La procesión

El Rey, mi señor feudal, es un hombre sin ilusiones. Lo comprendemos y no le culpamos, porque la guerra ha sido demasiado larga y amarga y somos tan patéticamente pocos los que quedamos… Pero aún así, desearía que no perdiera el valor. Nos unimos a su pena por haber perdido a nuestra Reina, porque también la amábamos todos, pero ya que la Reina de los Negros murió con ella, su pérdida no significa que hayamos perdido la contienda. Sin embargo, nuestro Rey, quien debiera ser una torre de fortaleza, sonríe débilmente y sus palabras, que intentan darnos valor, suenan falsas en nuestros oídos, porque escuchamos en su voz los ecos del temor y la derrota. No obstante, le amamos y moriremos por él, uno a uno.

Uno a uno moriremos en su defensa, aquí, en sus ensangrentados y amargos campos, hollados por las cabalgaduras de los Caballeros, mientras vivían; Sin embargo, ya todos han muerto, tanto los nuestros como los de los Negros. ¿Conoceremos alguna vez un final, una victoria?

Sólo podemos tener fe, y no caer en el cinismo y la herejía, como mi pobre amigo el Obispo Tibault.

—Luchamos y morimos, sin saber por qué —me murmuró una vez, al principio de la guerra, cuando permanecíamos codo con codo defendiendo a nuestro Rey, al tiempo que la batalla rugía en un extremo alejado del campo.
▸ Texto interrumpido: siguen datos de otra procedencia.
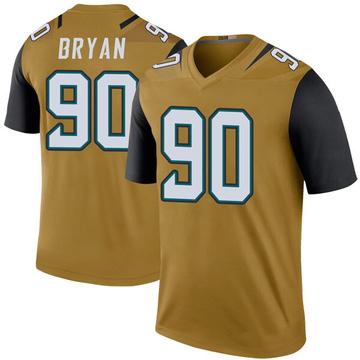 Youth Nike Jacksonville Jaguars Taven Bryan Gold Color Rush Bold Jersey - Legend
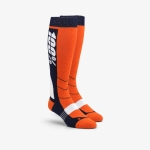 100% Hi-Side Performance Moto Socks Orange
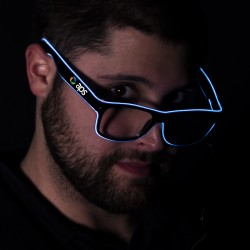 White LED EL Sunglasses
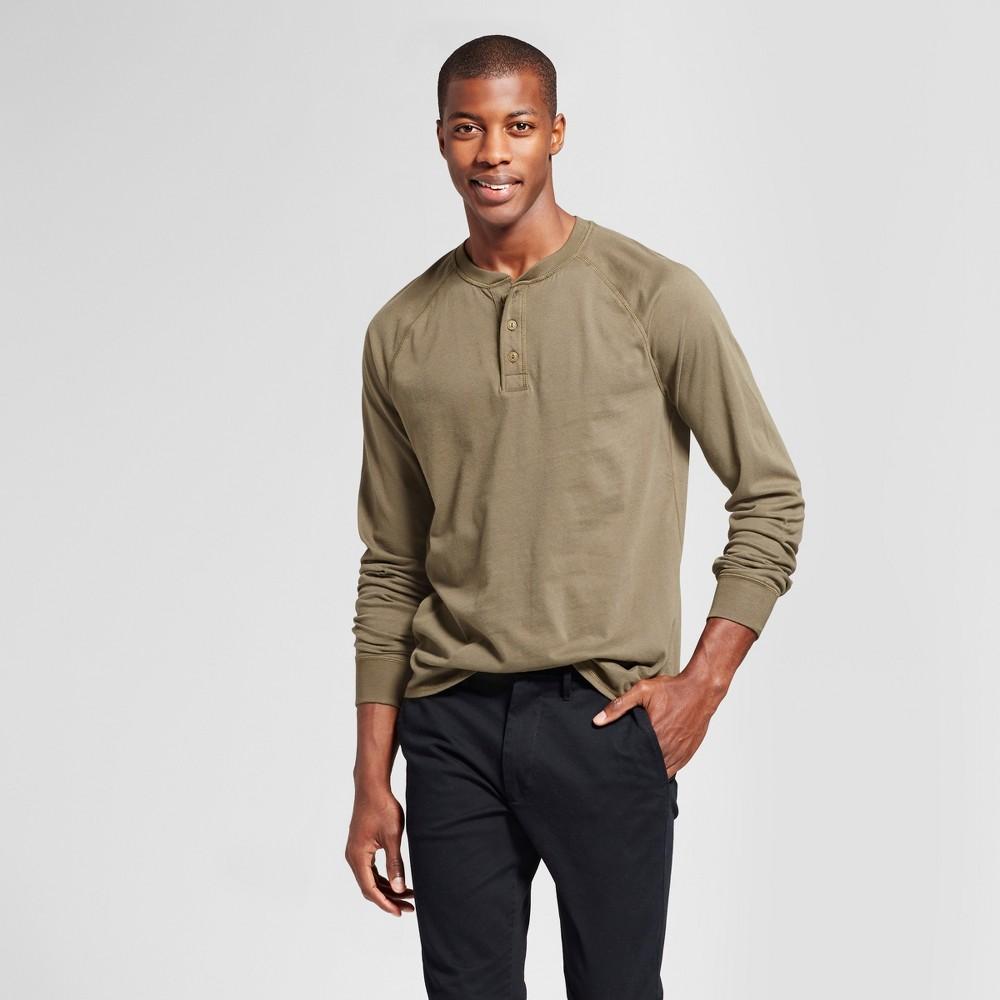 Men's Standard Fit Long Sleeve Henley T-Shirt - Goodfellow & Co Olive (Green) XL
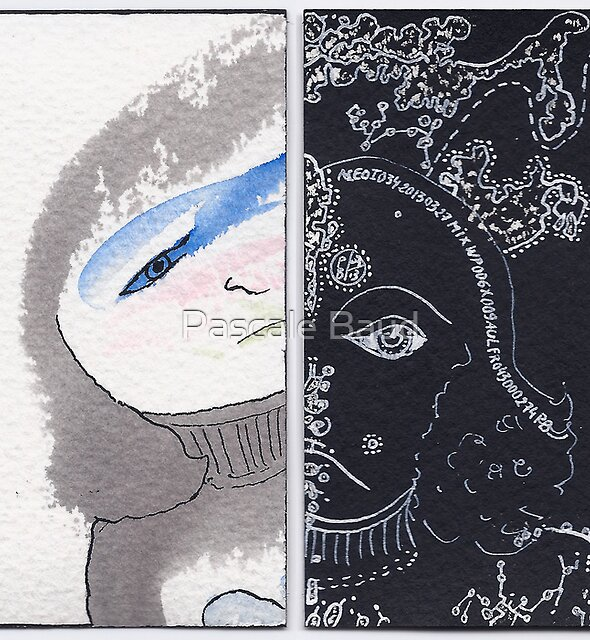 """ACEO - Series """"Mental Landscapes or Portraits"""" #34 : A little girl by Pascale Baud"""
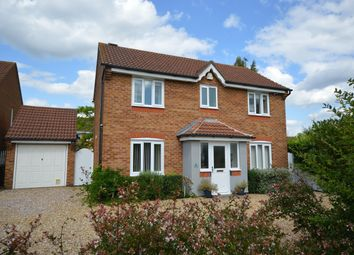 Thumbnail 3 bed detached house for sale in Murby Way, Thorpe Astley, Leics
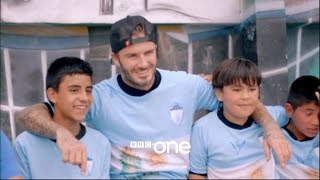 Nonton David Beckham: For the Love of the Game - Trailer - BBC One Christmas 2015 Film Subtitle Indonesia Streaming Movie Download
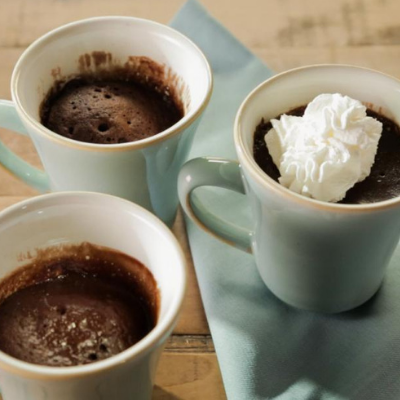 a delicious and braces safe treat, chocolate cake in a mug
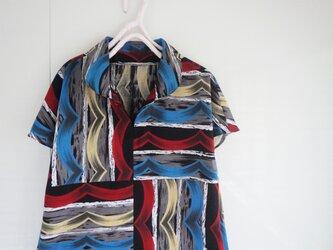 爽やか浴衣のブラウス さざ波Ⅱの画像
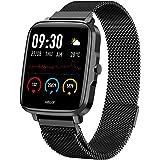 Helix Smart Watch Digital Black Dial Unisex-Adult Watch-TW0HXW205T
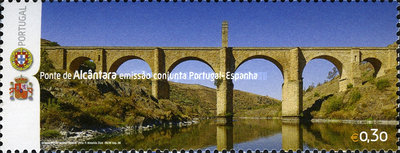 [Iberian Bridges - Joint Issue with Spain, Typ CLI]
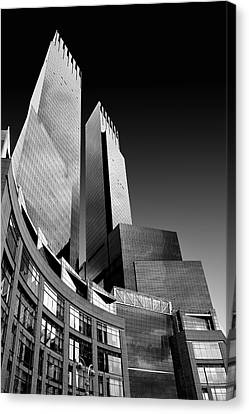 Time-warner Center Canvas Print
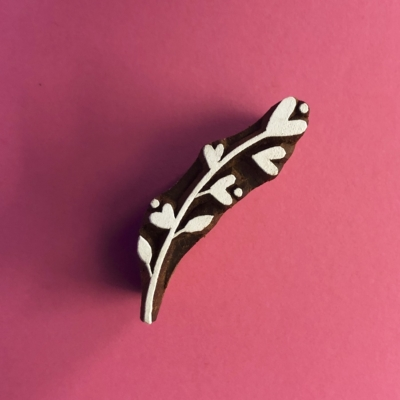 Indian Wooden Printing Block- Heart Twig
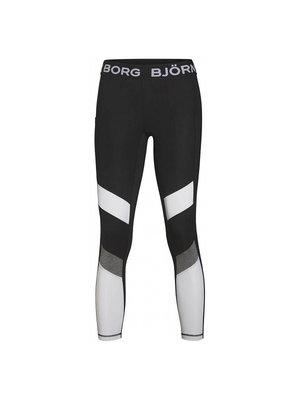 Bjorn Borg Tights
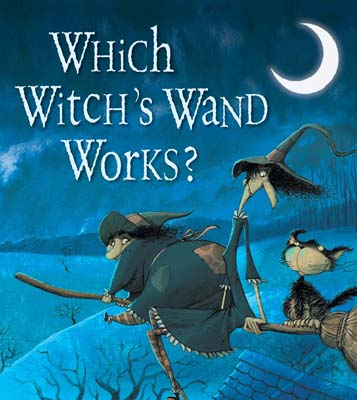 Which Witchs Wand Works cover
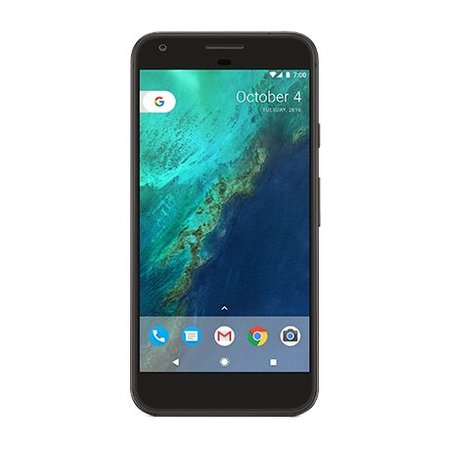 Pixel XL Upgrade on a Bell SmartPhone Premium Plan (2 Year Term)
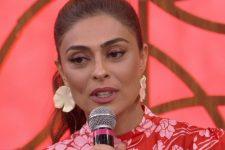 Juliana Paes criticou demissão de Evaristo Costa da CNN Brasil (Foto: Reprodução/TV Globo)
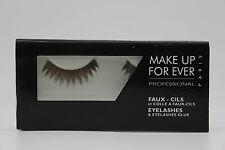Make Up For Ever Nude Eyelashes & Eyelashes Glue - 158 Monica (SEE DETAILS)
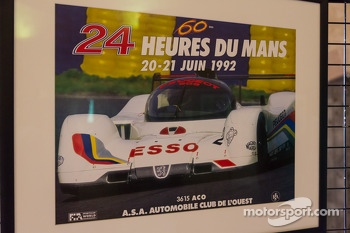 Historic 24 Hours of Le Mans race poster exhibit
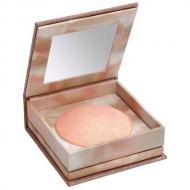 Naked Illuminated Shimmering Powder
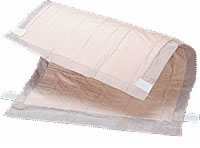 Tranquility Peach Sheet Underpad (Bag of 12)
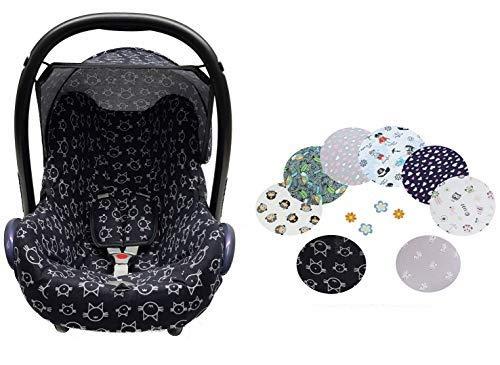 Sweet Baby ** 100% Jersey Fit ** KomplettSet Schonbezug/Hoody Verdeck/Gurtpolster für Babyschale Maxi-Cosi Cabrio, Pebble und andere (3er Komplettset, Black Cat)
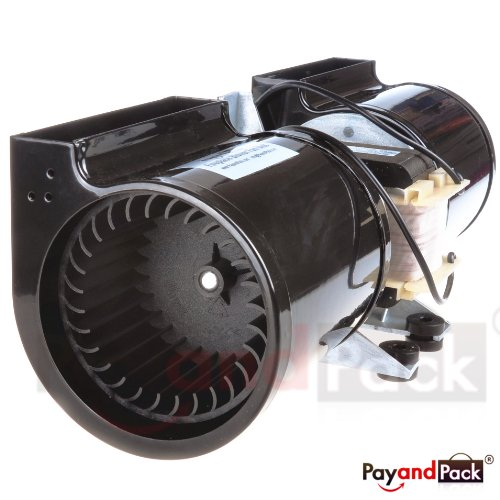 Durablow Gfk 160 Fireplace Stove Blower Complete Kit For Lennox Superior Heat N Glo Hearth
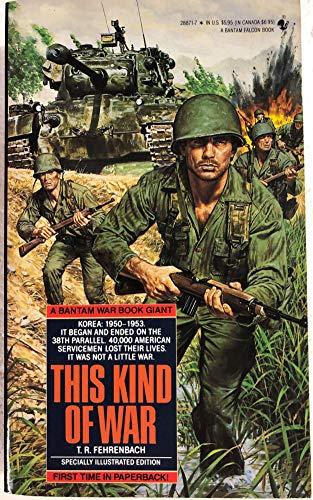 9780553288711: THIS KIND OF WAR (A Bantam War Book Giant)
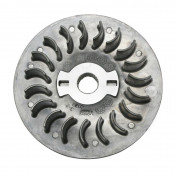 "DRIVING HALF PULLEY ""PIAGGIO GENUINE PART"" COMMON TO THE RANGE MAXISCOOTER 400-500 -832697-"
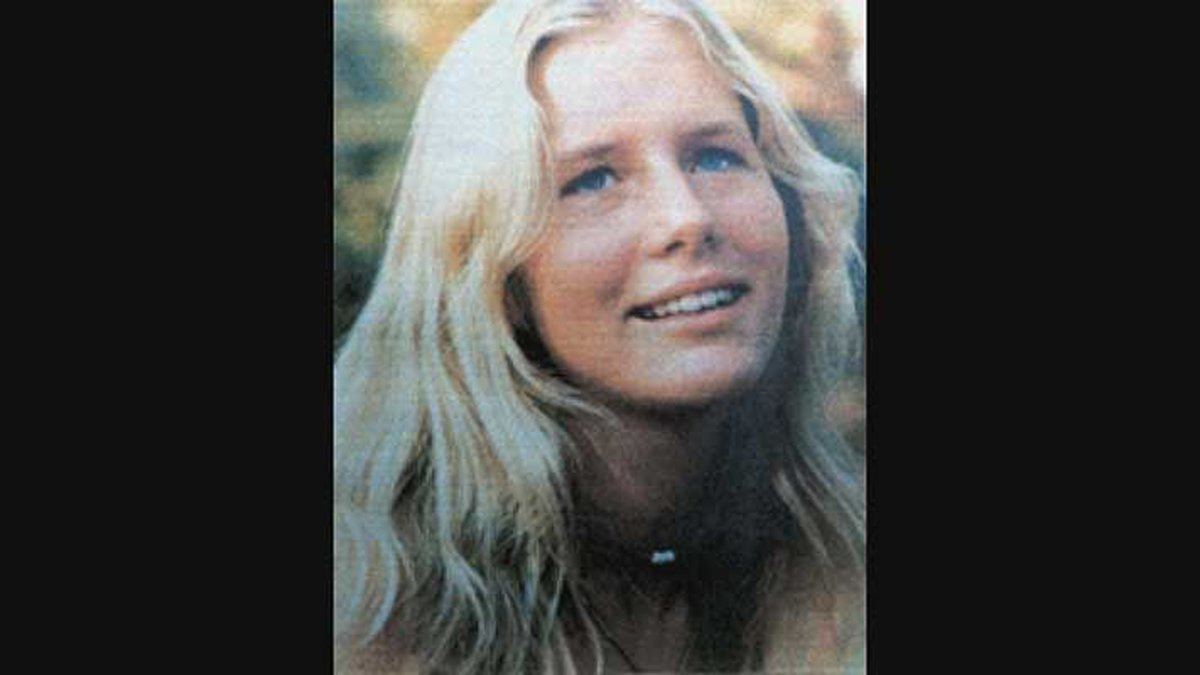 """Marsy's Law is named for this woman, Marsalee """"Marsy""""Nicholas who was stalked and killed by..."""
Ese fue sólo el principio de su herejía. Había dejado de creer en Dios y ahora creía en dioses, dioses que jugaban con nosotros sin que les importáramos como personas. Peor aún, creía que nuestros movimientos ni siquiera nos pertenecían, que no éramos sino muñecos peleando en una guerra inútil. Y llegaba al colmo al pretender —¡qué absurdo!— que Blanco no es necesariamente bueno ni Negro forzosamente malo, ¡y que en la escala cósmica no importa quién gane la guerra!

Por supuesto, sólo a mí me lo decía, y sólo en murmullos, cuando de esas cosas hablaba. Conocía sus deberes como obispo. Luchó bravamente y murió con valor, ese mismo día, empalado en la lanza de un Caballero Negro. Oré por él: Dios, acoge su alma y dale paz; no sabía lo que decía.

Sin fe no somos nada. ¿Cómo podía Tibault estar tan equivocado? Los Blancos deben ganar. La victoria es lo único que puede salvarnos. Sin la victoria, nuestros compañeros desaparecidos, aquellos que han dado sus vidas en el campo de batalla para que nosotros vivamos, habrían muerto en vano. Y tú también, Tibault.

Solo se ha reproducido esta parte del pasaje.